◆ What is asked
Copy the material below from its first line up to and including the line that contains "93L437 105L462 126L480", leaving out any pictures.

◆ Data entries

○ ○ ○ ○ ○

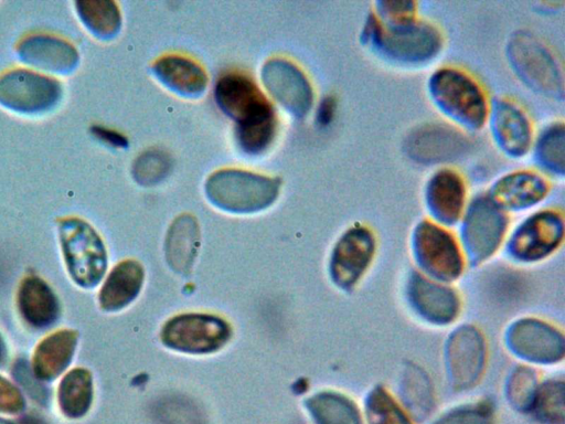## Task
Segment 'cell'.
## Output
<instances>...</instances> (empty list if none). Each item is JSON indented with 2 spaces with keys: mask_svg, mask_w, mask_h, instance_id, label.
I'll return each mask as SVG.
<instances>
[{
  "mask_svg": "<svg viewBox=\"0 0 565 424\" xmlns=\"http://www.w3.org/2000/svg\"><path fill=\"white\" fill-rule=\"evenodd\" d=\"M24 398L20 390L0 375V412L18 414L24 409Z\"/></svg>",
  "mask_w": 565,
  "mask_h": 424,
  "instance_id": "836d02e7",
  "label": "cell"
},
{
  "mask_svg": "<svg viewBox=\"0 0 565 424\" xmlns=\"http://www.w3.org/2000/svg\"><path fill=\"white\" fill-rule=\"evenodd\" d=\"M505 229V218L489 200H478L466 220V243L471 255L479 259L498 246Z\"/></svg>",
  "mask_w": 565,
  "mask_h": 424,
  "instance_id": "9c48e42d",
  "label": "cell"
},
{
  "mask_svg": "<svg viewBox=\"0 0 565 424\" xmlns=\"http://www.w3.org/2000/svg\"><path fill=\"white\" fill-rule=\"evenodd\" d=\"M430 93L437 105L462 126L480 127L487 117V102L478 84L461 71L444 68L430 80Z\"/></svg>",
  "mask_w": 565,
  "mask_h": 424,
  "instance_id": "277c9868",
  "label": "cell"
},
{
  "mask_svg": "<svg viewBox=\"0 0 565 424\" xmlns=\"http://www.w3.org/2000/svg\"><path fill=\"white\" fill-rule=\"evenodd\" d=\"M231 337L228 324L215 316L188 314L170 319L161 331L162 342L188 353H209L222 348Z\"/></svg>",
  "mask_w": 565,
  "mask_h": 424,
  "instance_id": "5b68a950",
  "label": "cell"
},
{
  "mask_svg": "<svg viewBox=\"0 0 565 424\" xmlns=\"http://www.w3.org/2000/svg\"><path fill=\"white\" fill-rule=\"evenodd\" d=\"M317 424H362L355 405L335 393H320L307 401Z\"/></svg>",
  "mask_w": 565,
  "mask_h": 424,
  "instance_id": "7402d4cb",
  "label": "cell"
},
{
  "mask_svg": "<svg viewBox=\"0 0 565 424\" xmlns=\"http://www.w3.org/2000/svg\"><path fill=\"white\" fill-rule=\"evenodd\" d=\"M562 383H546L534 395L531 406L541 421L548 424H563L564 403Z\"/></svg>",
  "mask_w": 565,
  "mask_h": 424,
  "instance_id": "4316f807",
  "label": "cell"
},
{
  "mask_svg": "<svg viewBox=\"0 0 565 424\" xmlns=\"http://www.w3.org/2000/svg\"><path fill=\"white\" fill-rule=\"evenodd\" d=\"M17 303L22 318L32 327L46 328L60 315V303L52 288L40 277L29 275L21 282Z\"/></svg>",
  "mask_w": 565,
  "mask_h": 424,
  "instance_id": "7c38bea8",
  "label": "cell"
},
{
  "mask_svg": "<svg viewBox=\"0 0 565 424\" xmlns=\"http://www.w3.org/2000/svg\"><path fill=\"white\" fill-rule=\"evenodd\" d=\"M492 128L501 147L512 153H524L531 142V127L524 114L513 104L500 103L492 116Z\"/></svg>",
  "mask_w": 565,
  "mask_h": 424,
  "instance_id": "ffe728a7",
  "label": "cell"
},
{
  "mask_svg": "<svg viewBox=\"0 0 565 424\" xmlns=\"http://www.w3.org/2000/svg\"><path fill=\"white\" fill-rule=\"evenodd\" d=\"M77 343V333L71 329L57 330L45 337L35 348L32 371L40 381L57 378L71 363Z\"/></svg>",
  "mask_w": 565,
  "mask_h": 424,
  "instance_id": "5bb4252c",
  "label": "cell"
},
{
  "mask_svg": "<svg viewBox=\"0 0 565 424\" xmlns=\"http://www.w3.org/2000/svg\"><path fill=\"white\" fill-rule=\"evenodd\" d=\"M205 192L210 201L222 210L250 213L269 206L276 200L279 180L238 169H223L209 177Z\"/></svg>",
  "mask_w": 565,
  "mask_h": 424,
  "instance_id": "7a4b0ae2",
  "label": "cell"
},
{
  "mask_svg": "<svg viewBox=\"0 0 565 424\" xmlns=\"http://www.w3.org/2000/svg\"><path fill=\"white\" fill-rule=\"evenodd\" d=\"M511 341L520 354L535 360H555L563 352V342L556 331L533 321L520 322L513 329Z\"/></svg>",
  "mask_w": 565,
  "mask_h": 424,
  "instance_id": "d6986e66",
  "label": "cell"
},
{
  "mask_svg": "<svg viewBox=\"0 0 565 424\" xmlns=\"http://www.w3.org/2000/svg\"><path fill=\"white\" fill-rule=\"evenodd\" d=\"M563 126L554 127L542 136L539 142L540 160L544 162L548 169L563 170Z\"/></svg>",
  "mask_w": 565,
  "mask_h": 424,
  "instance_id": "f546056e",
  "label": "cell"
},
{
  "mask_svg": "<svg viewBox=\"0 0 565 424\" xmlns=\"http://www.w3.org/2000/svg\"><path fill=\"white\" fill-rule=\"evenodd\" d=\"M370 424H412L392 396L383 389L374 390L367 400Z\"/></svg>",
  "mask_w": 565,
  "mask_h": 424,
  "instance_id": "83f0119b",
  "label": "cell"
},
{
  "mask_svg": "<svg viewBox=\"0 0 565 424\" xmlns=\"http://www.w3.org/2000/svg\"><path fill=\"white\" fill-rule=\"evenodd\" d=\"M58 87L42 76L15 72L0 80V99L11 107L40 109L53 103Z\"/></svg>",
  "mask_w": 565,
  "mask_h": 424,
  "instance_id": "8fae6325",
  "label": "cell"
},
{
  "mask_svg": "<svg viewBox=\"0 0 565 424\" xmlns=\"http://www.w3.org/2000/svg\"><path fill=\"white\" fill-rule=\"evenodd\" d=\"M263 81L273 96L296 116H303L311 106V87L294 64L284 60L268 61L263 67Z\"/></svg>",
  "mask_w": 565,
  "mask_h": 424,
  "instance_id": "52a82bcc",
  "label": "cell"
},
{
  "mask_svg": "<svg viewBox=\"0 0 565 424\" xmlns=\"http://www.w3.org/2000/svg\"><path fill=\"white\" fill-rule=\"evenodd\" d=\"M24 53L31 56L39 65H50L62 67L73 62V51L71 46L61 42L38 40L25 45Z\"/></svg>",
  "mask_w": 565,
  "mask_h": 424,
  "instance_id": "f1b7e54d",
  "label": "cell"
},
{
  "mask_svg": "<svg viewBox=\"0 0 565 424\" xmlns=\"http://www.w3.org/2000/svg\"><path fill=\"white\" fill-rule=\"evenodd\" d=\"M415 251L423 266L441 279L457 277L462 267L459 248L452 236L429 222L415 232Z\"/></svg>",
  "mask_w": 565,
  "mask_h": 424,
  "instance_id": "8992f818",
  "label": "cell"
},
{
  "mask_svg": "<svg viewBox=\"0 0 565 424\" xmlns=\"http://www.w3.org/2000/svg\"><path fill=\"white\" fill-rule=\"evenodd\" d=\"M334 112V102L332 98L328 97L323 99L320 104L318 110V120L321 125H328L333 116Z\"/></svg>",
  "mask_w": 565,
  "mask_h": 424,
  "instance_id": "d590c367",
  "label": "cell"
},
{
  "mask_svg": "<svg viewBox=\"0 0 565 424\" xmlns=\"http://www.w3.org/2000/svg\"><path fill=\"white\" fill-rule=\"evenodd\" d=\"M96 134L107 142L117 146V147H125L127 145L126 138H124L121 135L115 131H110L107 129L98 128L96 130Z\"/></svg>",
  "mask_w": 565,
  "mask_h": 424,
  "instance_id": "8d00e7d4",
  "label": "cell"
},
{
  "mask_svg": "<svg viewBox=\"0 0 565 424\" xmlns=\"http://www.w3.org/2000/svg\"><path fill=\"white\" fill-rule=\"evenodd\" d=\"M491 407L479 403L458 409L440 418L436 424H491Z\"/></svg>",
  "mask_w": 565,
  "mask_h": 424,
  "instance_id": "4dcf8cb0",
  "label": "cell"
},
{
  "mask_svg": "<svg viewBox=\"0 0 565 424\" xmlns=\"http://www.w3.org/2000/svg\"><path fill=\"white\" fill-rule=\"evenodd\" d=\"M58 404L64 415L77 418L87 413L93 401V379L88 370L67 372L58 385Z\"/></svg>",
  "mask_w": 565,
  "mask_h": 424,
  "instance_id": "44dd1931",
  "label": "cell"
},
{
  "mask_svg": "<svg viewBox=\"0 0 565 424\" xmlns=\"http://www.w3.org/2000/svg\"><path fill=\"white\" fill-rule=\"evenodd\" d=\"M427 201L431 212L441 222H456L465 202L461 177L448 169L436 172L428 182Z\"/></svg>",
  "mask_w": 565,
  "mask_h": 424,
  "instance_id": "e0dca14e",
  "label": "cell"
},
{
  "mask_svg": "<svg viewBox=\"0 0 565 424\" xmlns=\"http://www.w3.org/2000/svg\"><path fill=\"white\" fill-rule=\"evenodd\" d=\"M0 424H12V423H10V422H8V421H6L3 418H0Z\"/></svg>",
  "mask_w": 565,
  "mask_h": 424,
  "instance_id": "ab89813d",
  "label": "cell"
},
{
  "mask_svg": "<svg viewBox=\"0 0 565 424\" xmlns=\"http://www.w3.org/2000/svg\"><path fill=\"white\" fill-rule=\"evenodd\" d=\"M220 108L236 121V136L245 152L266 150L274 139L277 119L275 110L258 86L246 75L228 73L215 85Z\"/></svg>",
  "mask_w": 565,
  "mask_h": 424,
  "instance_id": "6da1fadb",
  "label": "cell"
},
{
  "mask_svg": "<svg viewBox=\"0 0 565 424\" xmlns=\"http://www.w3.org/2000/svg\"><path fill=\"white\" fill-rule=\"evenodd\" d=\"M198 243V227L195 220L191 216L179 218L169 231L168 236V257L171 264L178 265L181 268L189 265L195 244Z\"/></svg>",
  "mask_w": 565,
  "mask_h": 424,
  "instance_id": "cb8c5ba5",
  "label": "cell"
},
{
  "mask_svg": "<svg viewBox=\"0 0 565 424\" xmlns=\"http://www.w3.org/2000/svg\"><path fill=\"white\" fill-rule=\"evenodd\" d=\"M142 282L143 268L138 262L128 259L117 264L100 289V307L107 311L124 308L137 297Z\"/></svg>",
  "mask_w": 565,
  "mask_h": 424,
  "instance_id": "2e32d148",
  "label": "cell"
},
{
  "mask_svg": "<svg viewBox=\"0 0 565 424\" xmlns=\"http://www.w3.org/2000/svg\"><path fill=\"white\" fill-rule=\"evenodd\" d=\"M4 358H6V346L0 336V364L4 361Z\"/></svg>",
  "mask_w": 565,
  "mask_h": 424,
  "instance_id": "f35d334b",
  "label": "cell"
},
{
  "mask_svg": "<svg viewBox=\"0 0 565 424\" xmlns=\"http://www.w3.org/2000/svg\"><path fill=\"white\" fill-rule=\"evenodd\" d=\"M380 39L392 55L414 61L434 54L439 45V36L433 28L412 20L394 24Z\"/></svg>",
  "mask_w": 565,
  "mask_h": 424,
  "instance_id": "4fadbf2b",
  "label": "cell"
},
{
  "mask_svg": "<svg viewBox=\"0 0 565 424\" xmlns=\"http://www.w3.org/2000/svg\"><path fill=\"white\" fill-rule=\"evenodd\" d=\"M13 374L21 385L38 401L45 402L47 393L39 383V379L34 375L32 368L25 361H17L13 368Z\"/></svg>",
  "mask_w": 565,
  "mask_h": 424,
  "instance_id": "d6a6232c",
  "label": "cell"
},
{
  "mask_svg": "<svg viewBox=\"0 0 565 424\" xmlns=\"http://www.w3.org/2000/svg\"><path fill=\"white\" fill-rule=\"evenodd\" d=\"M21 424H44L41 420L34 417V416H25L22 421H21Z\"/></svg>",
  "mask_w": 565,
  "mask_h": 424,
  "instance_id": "74e56055",
  "label": "cell"
},
{
  "mask_svg": "<svg viewBox=\"0 0 565 424\" xmlns=\"http://www.w3.org/2000/svg\"><path fill=\"white\" fill-rule=\"evenodd\" d=\"M413 285L415 303L423 314L433 320L441 322L452 319L457 310V300L449 290L430 284L419 277L415 278Z\"/></svg>",
  "mask_w": 565,
  "mask_h": 424,
  "instance_id": "603a6c76",
  "label": "cell"
},
{
  "mask_svg": "<svg viewBox=\"0 0 565 424\" xmlns=\"http://www.w3.org/2000/svg\"><path fill=\"white\" fill-rule=\"evenodd\" d=\"M547 192L545 180L533 172L520 171L500 179L493 187V199L507 208L532 205Z\"/></svg>",
  "mask_w": 565,
  "mask_h": 424,
  "instance_id": "ac0fdd59",
  "label": "cell"
},
{
  "mask_svg": "<svg viewBox=\"0 0 565 424\" xmlns=\"http://www.w3.org/2000/svg\"><path fill=\"white\" fill-rule=\"evenodd\" d=\"M152 70L162 84L183 96H198L207 85L204 70L184 56L175 54L161 56L156 61Z\"/></svg>",
  "mask_w": 565,
  "mask_h": 424,
  "instance_id": "9a60e30c",
  "label": "cell"
},
{
  "mask_svg": "<svg viewBox=\"0 0 565 424\" xmlns=\"http://www.w3.org/2000/svg\"><path fill=\"white\" fill-rule=\"evenodd\" d=\"M562 234V219L556 213L542 212L530 218L514 233L511 250L520 258H539L557 246Z\"/></svg>",
  "mask_w": 565,
  "mask_h": 424,
  "instance_id": "ba28073f",
  "label": "cell"
},
{
  "mask_svg": "<svg viewBox=\"0 0 565 424\" xmlns=\"http://www.w3.org/2000/svg\"><path fill=\"white\" fill-rule=\"evenodd\" d=\"M374 242L365 229H352L338 242L331 261L334 280L342 286L352 285L371 261Z\"/></svg>",
  "mask_w": 565,
  "mask_h": 424,
  "instance_id": "30bf717a",
  "label": "cell"
},
{
  "mask_svg": "<svg viewBox=\"0 0 565 424\" xmlns=\"http://www.w3.org/2000/svg\"><path fill=\"white\" fill-rule=\"evenodd\" d=\"M58 232L72 279L82 287L96 286L107 267V254L99 235L87 222L75 218L63 220Z\"/></svg>",
  "mask_w": 565,
  "mask_h": 424,
  "instance_id": "3957f363",
  "label": "cell"
},
{
  "mask_svg": "<svg viewBox=\"0 0 565 424\" xmlns=\"http://www.w3.org/2000/svg\"><path fill=\"white\" fill-rule=\"evenodd\" d=\"M456 342L451 346V362L454 371L460 382L473 380L479 371L481 358V343L476 333L469 331L458 335Z\"/></svg>",
  "mask_w": 565,
  "mask_h": 424,
  "instance_id": "d4e9b609",
  "label": "cell"
},
{
  "mask_svg": "<svg viewBox=\"0 0 565 424\" xmlns=\"http://www.w3.org/2000/svg\"><path fill=\"white\" fill-rule=\"evenodd\" d=\"M533 378L529 372H521L512 382L511 394L516 404L521 407L532 404L533 401Z\"/></svg>",
  "mask_w": 565,
  "mask_h": 424,
  "instance_id": "e575fe53",
  "label": "cell"
},
{
  "mask_svg": "<svg viewBox=\"0 0 565 424\" xmlns=\"http://www.w3.org/2000/svg\"><path fill=\"white\" fill-rule=\"evenodd\" d=\"M167 169L163 157L153 152L145 153L135 167L136 177L143 183L156 182Z\"/></svg>",
  "mask_w": 565,
  "mask_h": 424,
  "instance_id": "1f68e13d",
  "label": "cell"
},
{
  "mask_svg": "<svg viewBox=\"0 0 565 424\" xmlns=\"http://www.w3.org/2000/svg\"><path fill=\"white\" fill-rule=\"evenodd\" d=\"M79 12L88 28L99 36L109 38L120 28V12L113 1L79 2Z\"/></svg>",
  "mask_w": 565,
  "mask_h": 424,
  "instance_id": "484cf974",
  "label": "cell"
}]
</instances>
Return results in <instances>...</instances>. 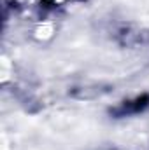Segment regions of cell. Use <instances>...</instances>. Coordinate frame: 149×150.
Wrapping results in <instances>:
<instances>
[{"instance_id":"1","label":"cell","mask_w":149,"mask_h":150,"mask_svg":"<svg viewBox=\"0 0 149 150\" xmlns=\"http://www.w3.org/2000/svg\"><path fill=\"white\" fill-rule=\"evenodd\" d=\"M146 108H149V94H140V96H137L133 100L119 103L116 108L111 110V115H114V117H128V115H137V113L144 112Z\"/></svg>"}]
</instances>
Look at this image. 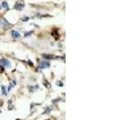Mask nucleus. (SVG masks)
<instances>
[{
    "mask_svg": "<svg viewBox=\"0 0 128 120\" xmlns=\"http://www.w3.org/2000/svg\"><path fill=\"white\" fill-rule=\"evenodd\" d=\"M3 70H4V69H3V67H2V66L0 65V71L2 72V71H3Z\"/></svg>",
    "mask_w": 128,
    "mask_h": 120,
    "instance_id": "nucleus-9",
    "label": "nucleus"
},
{
    "mask_svg": "<svg viewBox=\"0 0 128 120\" xmlns=\"http://www.w3.org/2000/svg\"><path fill=\"white\" fill-rule=\"evenodd\" d=\"M2 93L5 95H7V93L6 92V86H2Z\"/></svg>",
    "mask_w": 128,
    "mask_h": 120,
    "instance_id": "nucleus-6",
    "label": "nucleus"
},
{
    "mask_svg": "<svg viewBox=\"0 0 128 120\" xmlns=\"http://www.w3.org/2000/svg\"><path fill=\"white\" fill-rule=\"evenodd\" d=\"M1 8H2V6H1V5H0V10H1Z\"/></svg>",
    "mask_w": 128,
    "mask_h": 120,
    "instance_id": "nucleus-10",
    "label": "nucleus"
},
{
    "mask_svg": "<svg viewBox=\"0 0 128 120\" xmlns=\"http://www.w3.org/2000/svg\"><path fill=\"white\" fill-rule=\"evenodd\" d=\"M49 67H50V62L47 61H42L40 62V64H39V67L41 69H46V68H48Z\"/></svg>",
    "mask_w": 128,
    "mask_h": 120,
    "instance_id": "nucleus-2",
    "label": "nucleus"
},
{
    "mask_svg": "<svg viewBox=\"0 0 128 120\" xmlns=\"http://www.w3.org/2000/svg\"><path fill=\"white\" fill-rule=\"evenodd\" d=\"M29 20V17H24L23 19V21H28Z\"/></svg>",
    "mask_w": 128,
    "mask_h": 120,
    "instance_id": "nucleus-8",
    "label": "nucleus"
},
{
    "mask_svg": "<svg viewBox=\"0 0 128 120\" xmlns=\"http://www.w3.org/2000/svg\"><path fill=\"white\" fill-rule=\"evenodd\" d=\"M11 35H12V37H13L14 38H18L20 37V34L18 31H12Z\"/></svg>",
    "mask_w": 128,
    "mask_h": 120,
    "instance_id": "nucleus-3",
    "label": "nucleus"
},
{
    "mask_svg": "<svg viewBox=\"0 0 128 120\" xmlns=\"http://www.w3.org/2000/svg\"><path fill=\"white\" fill-rule=\"evenodd\" d=\"M0 65L2 66V67H11V62L7 59H0Z\"/></svg>",
    "mask_w": 128,
    "mask_h": 120,
    "instance_id": "nucleus-1",
    "label": "nucleus"
},
{
    "mask_svg": "<svg viewBox=\"0 0 128 120\" xmlns=\"http://www.w3.org/2000/svg\"><path fill=\"white\" fill-rule=\"evenodd\" d=\"M2 8H4V9H8L9 8V5L7 2H2Z\"/></svg>",
    "mask_w": 128,
    "mask_h": 120,
    "instance_id": "nucleus-5",
    "label": "nucleus"
},
{
    "mask_svg": "<svg viewBox=\"0 0 128 120\" xmlns=\"http://www.w3.org/2000/svg\"><path fill=\"white\" fill-rule=\"evenodd\" d=\"M12 86H13V83H11L10 84V86H9V87H8V91H11V90L12 88Z\"/></svg>",
    "mask_w": 128,
    "mask_h": 120,
    "instance_id": "nucleus-7",
    "label": "nucleus"
},
{
    "mask_svg": "<svg viewBox=\"0 0 128 120\" xmlns=\"http://www.w3.org/2000/svg\"><path fill=\"white\" fill-rule=\"evenodd\" d=\"M0 113H2V111H1V110H0Z\"/></svg>",
    "mask_w": 128,
    "mask_h": 120,
    "instance_id": "nucleus-11",
    "label": "nucleus"
},
{
    "mask_svg": "<svg viewBox=\"0 0 128 120\" xmlns=\"http://www.w3.org/2000/svg\"><path fill=\"white\" fill-rule=\"evenodd\" d=\"M23 8V5L22 3H17L15 5V9L18 11H21Z\"/></svg>",
    "mask_w": 128,
    "mask_h": 120,
    "instance_id": "nucleus-4",
    "label": "nucleus"
}]
</instances>
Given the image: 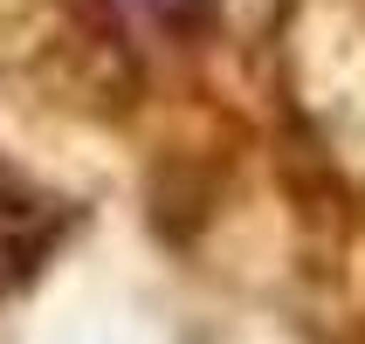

○ ○ ○ ○ ○

◆ Task output
## Task
Segment 'cell'.
## Output
<instances>...</instances> (empty list if none). Each item is JSON indented with 2 spaces with keys: mask_svg, mask_w, mask_h, instance_id, label.
I'll return each mask as SVG.
<instances>
[{
  "mask_svg": "<svg viewBox=\"0 0 565 424\" xmlns=\"http://www.w3.org/2000/svg\"><path fill=\"white\" fill-rule=\"evenodd\" d=\"M24 398L20 390L0 375V412L18 414L24 409Z\"/></svg>",
  "mask_w": 565,
  "mask_h": 424,
  "instance_id": "836d02e7",
  "label": "cell"
},
{
  "mask_svg": "<svg viewBox=\"0 0 565 424\" xmlns=\"http://www.w3.org/2000/svg\"><path fill=\"white\" fill-rule=\"evenodd\" d=\"M505 229V218L489 200H478L466 220V243L471 255L479 259L498 246Z\"/></svg>",
  "mask_w": 565,
  "mask_h": 424,
  "instance_id": "9c48e42d",
  "label": "cell"
},
{
  "mask_svg": "<svg viewBox=\"0 0 565 424\" xmlns=\"http://www.w3.org/2000/svg\"><path fill=\"white\" fill-rule=\"evenodd\" d=\"M430 93L437 105L462 126L480 127L487 117V102L478 84L461 71L444 68L430 80Z\"/></svg>",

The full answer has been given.